_Task directions_: Return the lines below exactly, starting with the line that contains "Looking at this" and stopping after the last line.

══ Extracted material

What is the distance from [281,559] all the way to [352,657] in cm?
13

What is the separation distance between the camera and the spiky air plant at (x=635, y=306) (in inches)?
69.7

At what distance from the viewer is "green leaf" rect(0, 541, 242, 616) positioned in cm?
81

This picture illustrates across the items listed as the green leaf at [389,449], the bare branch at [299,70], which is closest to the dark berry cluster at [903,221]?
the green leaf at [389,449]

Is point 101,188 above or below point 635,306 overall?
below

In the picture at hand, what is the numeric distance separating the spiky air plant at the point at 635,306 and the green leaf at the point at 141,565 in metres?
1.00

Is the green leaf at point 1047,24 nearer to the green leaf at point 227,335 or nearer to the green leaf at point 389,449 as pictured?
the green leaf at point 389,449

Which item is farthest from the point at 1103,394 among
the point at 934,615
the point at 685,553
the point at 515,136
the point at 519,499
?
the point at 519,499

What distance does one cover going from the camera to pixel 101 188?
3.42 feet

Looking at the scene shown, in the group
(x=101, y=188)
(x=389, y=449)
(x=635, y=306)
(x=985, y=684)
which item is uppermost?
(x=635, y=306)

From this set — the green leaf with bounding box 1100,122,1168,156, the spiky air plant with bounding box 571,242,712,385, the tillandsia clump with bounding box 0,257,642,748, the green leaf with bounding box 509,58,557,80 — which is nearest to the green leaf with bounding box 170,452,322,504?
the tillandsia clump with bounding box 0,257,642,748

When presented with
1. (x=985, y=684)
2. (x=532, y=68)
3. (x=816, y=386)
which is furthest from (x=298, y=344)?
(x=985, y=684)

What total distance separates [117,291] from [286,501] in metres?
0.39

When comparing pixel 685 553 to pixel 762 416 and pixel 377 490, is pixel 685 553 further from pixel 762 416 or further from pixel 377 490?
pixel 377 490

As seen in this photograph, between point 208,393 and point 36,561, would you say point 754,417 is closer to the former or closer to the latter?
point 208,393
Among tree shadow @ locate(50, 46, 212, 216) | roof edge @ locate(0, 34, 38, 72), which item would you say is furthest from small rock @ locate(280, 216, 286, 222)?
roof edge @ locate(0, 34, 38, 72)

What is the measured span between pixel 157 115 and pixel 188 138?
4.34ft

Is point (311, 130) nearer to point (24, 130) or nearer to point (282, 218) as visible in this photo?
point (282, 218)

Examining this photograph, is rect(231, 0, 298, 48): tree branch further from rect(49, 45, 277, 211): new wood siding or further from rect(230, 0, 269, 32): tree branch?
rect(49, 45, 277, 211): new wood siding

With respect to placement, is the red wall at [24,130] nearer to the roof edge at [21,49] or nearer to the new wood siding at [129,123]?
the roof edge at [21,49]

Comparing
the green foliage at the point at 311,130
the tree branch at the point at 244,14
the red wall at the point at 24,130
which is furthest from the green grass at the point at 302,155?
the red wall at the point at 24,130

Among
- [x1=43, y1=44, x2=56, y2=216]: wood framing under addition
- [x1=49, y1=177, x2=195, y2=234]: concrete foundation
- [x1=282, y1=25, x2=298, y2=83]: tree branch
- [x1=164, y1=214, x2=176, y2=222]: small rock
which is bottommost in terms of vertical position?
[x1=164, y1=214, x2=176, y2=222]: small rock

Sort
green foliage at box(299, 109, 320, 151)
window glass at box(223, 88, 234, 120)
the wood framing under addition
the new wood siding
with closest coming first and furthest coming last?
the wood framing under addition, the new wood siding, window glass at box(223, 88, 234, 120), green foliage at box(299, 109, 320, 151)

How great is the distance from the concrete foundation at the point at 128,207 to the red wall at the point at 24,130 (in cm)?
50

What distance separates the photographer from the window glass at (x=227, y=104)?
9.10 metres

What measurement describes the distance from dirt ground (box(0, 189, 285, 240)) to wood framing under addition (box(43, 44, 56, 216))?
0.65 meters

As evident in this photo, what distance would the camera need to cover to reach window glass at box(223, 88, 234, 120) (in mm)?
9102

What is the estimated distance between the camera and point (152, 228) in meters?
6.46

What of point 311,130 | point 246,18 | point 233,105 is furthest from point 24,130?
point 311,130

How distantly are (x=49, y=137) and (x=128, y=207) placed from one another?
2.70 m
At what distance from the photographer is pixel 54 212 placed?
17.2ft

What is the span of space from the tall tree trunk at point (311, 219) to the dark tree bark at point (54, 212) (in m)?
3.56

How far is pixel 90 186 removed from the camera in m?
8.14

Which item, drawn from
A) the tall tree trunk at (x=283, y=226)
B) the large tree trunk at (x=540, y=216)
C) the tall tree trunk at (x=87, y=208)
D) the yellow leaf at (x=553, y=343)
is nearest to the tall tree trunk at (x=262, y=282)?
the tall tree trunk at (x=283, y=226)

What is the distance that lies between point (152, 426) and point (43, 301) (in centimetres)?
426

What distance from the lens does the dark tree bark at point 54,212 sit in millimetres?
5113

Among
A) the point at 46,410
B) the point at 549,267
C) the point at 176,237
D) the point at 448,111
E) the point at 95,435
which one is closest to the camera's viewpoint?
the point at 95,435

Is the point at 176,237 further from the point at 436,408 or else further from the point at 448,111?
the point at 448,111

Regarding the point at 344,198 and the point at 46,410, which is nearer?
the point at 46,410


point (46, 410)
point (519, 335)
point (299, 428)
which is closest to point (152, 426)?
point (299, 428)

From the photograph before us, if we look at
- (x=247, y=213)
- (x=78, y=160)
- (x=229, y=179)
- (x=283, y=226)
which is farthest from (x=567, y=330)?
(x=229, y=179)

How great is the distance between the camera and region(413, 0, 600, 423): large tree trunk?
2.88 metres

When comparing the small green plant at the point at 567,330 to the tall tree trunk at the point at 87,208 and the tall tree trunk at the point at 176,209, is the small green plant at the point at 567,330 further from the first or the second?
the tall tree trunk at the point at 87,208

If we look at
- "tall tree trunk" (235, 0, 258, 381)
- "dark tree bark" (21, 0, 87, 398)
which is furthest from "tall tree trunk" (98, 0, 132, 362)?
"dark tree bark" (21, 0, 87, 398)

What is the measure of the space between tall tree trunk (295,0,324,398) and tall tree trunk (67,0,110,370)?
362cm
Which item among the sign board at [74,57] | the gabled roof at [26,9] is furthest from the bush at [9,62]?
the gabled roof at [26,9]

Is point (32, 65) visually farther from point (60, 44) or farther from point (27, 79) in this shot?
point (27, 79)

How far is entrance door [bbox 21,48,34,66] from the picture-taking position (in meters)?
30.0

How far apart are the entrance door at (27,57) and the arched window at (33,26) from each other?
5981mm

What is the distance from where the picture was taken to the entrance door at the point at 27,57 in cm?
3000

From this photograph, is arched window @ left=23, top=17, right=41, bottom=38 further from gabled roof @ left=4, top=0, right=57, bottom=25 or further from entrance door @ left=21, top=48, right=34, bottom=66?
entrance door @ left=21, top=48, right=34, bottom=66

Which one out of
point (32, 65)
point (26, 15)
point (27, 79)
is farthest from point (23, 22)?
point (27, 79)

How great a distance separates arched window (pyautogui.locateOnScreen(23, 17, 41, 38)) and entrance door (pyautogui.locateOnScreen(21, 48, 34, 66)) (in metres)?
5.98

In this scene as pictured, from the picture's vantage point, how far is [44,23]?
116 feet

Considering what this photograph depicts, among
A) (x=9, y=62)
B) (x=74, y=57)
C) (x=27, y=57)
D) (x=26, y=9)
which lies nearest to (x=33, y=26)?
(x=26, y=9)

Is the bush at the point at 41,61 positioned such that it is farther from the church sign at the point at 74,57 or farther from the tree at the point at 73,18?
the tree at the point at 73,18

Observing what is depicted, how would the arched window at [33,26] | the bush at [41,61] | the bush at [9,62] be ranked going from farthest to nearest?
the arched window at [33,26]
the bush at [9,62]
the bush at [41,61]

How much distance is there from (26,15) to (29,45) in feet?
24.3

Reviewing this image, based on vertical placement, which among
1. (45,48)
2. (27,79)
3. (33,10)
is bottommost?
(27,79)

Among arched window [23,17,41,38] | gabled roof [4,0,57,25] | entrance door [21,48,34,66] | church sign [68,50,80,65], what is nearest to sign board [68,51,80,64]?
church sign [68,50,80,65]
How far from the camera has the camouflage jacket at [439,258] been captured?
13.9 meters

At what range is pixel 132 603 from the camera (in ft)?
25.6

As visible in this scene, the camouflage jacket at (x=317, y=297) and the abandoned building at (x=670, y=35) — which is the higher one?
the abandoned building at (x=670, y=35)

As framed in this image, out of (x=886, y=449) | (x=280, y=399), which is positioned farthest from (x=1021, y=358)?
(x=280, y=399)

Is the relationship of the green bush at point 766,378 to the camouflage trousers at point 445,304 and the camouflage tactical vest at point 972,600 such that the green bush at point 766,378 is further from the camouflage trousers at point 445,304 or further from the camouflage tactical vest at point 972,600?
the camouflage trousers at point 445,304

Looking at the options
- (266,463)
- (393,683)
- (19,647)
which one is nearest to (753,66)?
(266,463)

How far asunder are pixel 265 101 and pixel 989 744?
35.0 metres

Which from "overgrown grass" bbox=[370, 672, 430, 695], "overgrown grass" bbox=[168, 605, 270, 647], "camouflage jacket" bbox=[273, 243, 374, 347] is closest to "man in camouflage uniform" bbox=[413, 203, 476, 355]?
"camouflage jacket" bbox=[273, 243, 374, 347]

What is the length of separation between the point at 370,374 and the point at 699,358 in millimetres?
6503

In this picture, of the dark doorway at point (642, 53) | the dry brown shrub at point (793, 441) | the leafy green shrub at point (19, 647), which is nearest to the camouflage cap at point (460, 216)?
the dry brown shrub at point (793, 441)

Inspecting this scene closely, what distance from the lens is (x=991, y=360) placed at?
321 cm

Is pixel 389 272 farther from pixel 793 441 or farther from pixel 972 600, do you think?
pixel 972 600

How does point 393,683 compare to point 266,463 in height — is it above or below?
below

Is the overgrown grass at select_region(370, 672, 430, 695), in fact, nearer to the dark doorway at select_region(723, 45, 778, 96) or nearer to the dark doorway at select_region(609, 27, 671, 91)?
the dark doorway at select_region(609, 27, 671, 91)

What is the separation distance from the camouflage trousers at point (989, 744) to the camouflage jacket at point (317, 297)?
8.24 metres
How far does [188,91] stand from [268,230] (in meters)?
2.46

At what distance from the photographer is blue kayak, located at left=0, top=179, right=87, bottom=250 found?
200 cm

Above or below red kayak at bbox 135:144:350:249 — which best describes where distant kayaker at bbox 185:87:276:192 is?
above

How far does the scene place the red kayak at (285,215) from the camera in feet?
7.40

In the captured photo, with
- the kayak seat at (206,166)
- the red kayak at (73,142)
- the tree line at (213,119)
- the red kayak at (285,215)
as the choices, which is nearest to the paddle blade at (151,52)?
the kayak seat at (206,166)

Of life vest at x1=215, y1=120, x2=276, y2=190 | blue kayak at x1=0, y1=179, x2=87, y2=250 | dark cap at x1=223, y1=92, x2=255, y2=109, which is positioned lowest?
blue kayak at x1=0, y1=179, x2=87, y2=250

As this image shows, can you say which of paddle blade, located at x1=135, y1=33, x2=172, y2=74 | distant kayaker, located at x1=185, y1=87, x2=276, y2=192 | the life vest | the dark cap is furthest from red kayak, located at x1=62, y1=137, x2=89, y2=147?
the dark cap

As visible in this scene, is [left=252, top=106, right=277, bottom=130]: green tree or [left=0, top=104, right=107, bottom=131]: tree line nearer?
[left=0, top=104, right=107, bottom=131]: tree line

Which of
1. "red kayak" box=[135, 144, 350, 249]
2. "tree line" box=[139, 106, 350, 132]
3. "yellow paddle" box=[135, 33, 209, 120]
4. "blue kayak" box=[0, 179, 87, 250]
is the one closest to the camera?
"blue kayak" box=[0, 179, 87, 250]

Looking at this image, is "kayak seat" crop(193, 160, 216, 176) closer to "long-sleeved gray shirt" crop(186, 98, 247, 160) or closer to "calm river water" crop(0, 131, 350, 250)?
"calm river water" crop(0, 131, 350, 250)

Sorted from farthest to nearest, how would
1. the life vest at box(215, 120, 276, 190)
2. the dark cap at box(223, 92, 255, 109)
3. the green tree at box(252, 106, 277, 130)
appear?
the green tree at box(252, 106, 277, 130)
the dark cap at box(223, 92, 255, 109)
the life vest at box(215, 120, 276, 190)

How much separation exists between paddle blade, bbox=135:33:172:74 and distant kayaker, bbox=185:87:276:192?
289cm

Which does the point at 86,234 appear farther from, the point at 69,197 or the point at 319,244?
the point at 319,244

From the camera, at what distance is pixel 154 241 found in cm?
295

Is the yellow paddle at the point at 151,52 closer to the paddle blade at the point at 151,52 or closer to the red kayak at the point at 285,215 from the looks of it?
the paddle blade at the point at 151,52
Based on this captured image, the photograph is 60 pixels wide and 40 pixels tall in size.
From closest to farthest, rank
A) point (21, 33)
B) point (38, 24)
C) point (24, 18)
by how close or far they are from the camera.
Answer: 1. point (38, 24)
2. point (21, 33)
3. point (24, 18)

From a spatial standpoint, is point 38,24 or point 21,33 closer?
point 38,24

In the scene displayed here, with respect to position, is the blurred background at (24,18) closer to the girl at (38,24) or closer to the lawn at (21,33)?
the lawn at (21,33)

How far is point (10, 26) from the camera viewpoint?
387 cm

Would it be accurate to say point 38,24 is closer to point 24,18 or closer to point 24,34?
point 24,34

════

_Written response_:
Looking at this image, is "kayak seat" crop(193, 160, 216, 176) closer to "long-sleeved gray shirt" crop(186, 98, 247, 160) or closer to "calm river water" crop(0, 131, 350, 250)?
"calm river water" crop(0, 131, 350, 250)

Sorted from farthest to nearest, how would
1. the life vest at box(215, 120, 276, 190)
2. the dark cap at box(223, 92, 255, 109)
3. the green tree at box(252, 106, 277, 130)
appear?
the green tree at box(252, 106, 277, 130)
the dark cap at box(223, 92, 255, 109)
the life vest at box(215, 120, 276, 190)

How much separation exists between paddle blade, bbox=135:33:172:74 and distant kayaker, bbox=185:87:276:192?
289cm

Which does the point at 86,234 appear farther from, the point at 69,197 or the point at 319,244?
the point at 319,244

From the camera, at what distance is pixel 154 241 found in cm?
295

Is the yellow paddle at the point at 151,52 closer to the paddle blade at the point at 151,52 or closer to the red kayak at the point at 285,215 from the looks of it?
the paddle blade at the point at 151,52
Based on this captured image, the photograph is 60 pixels wide and 40 pixels tall in size.
From closest to farthest, rank
A) point (21, 33)
B) point (38, 24)
C) point (24, 18)
by how close or far they are from the camera.
Answer: 1. point (38, 24)
2. point (21, 33)
3. point (24, 18)

From a spatial standpoint, is point 38,24 or point 21,33 closer?
point 38,24

In the scene displayed here, with respect to position, is the blurred background at (24,18) closer to the girl at (38,24) or closer to the lawn at (21,33)?
the lawn at (21,33)

How far is point (10, 26) from the camera viewpoint?
387 cm

Would it be accurate to say point 38,24 is closer to point 24,18 or closer to point 24,34?
point 24,34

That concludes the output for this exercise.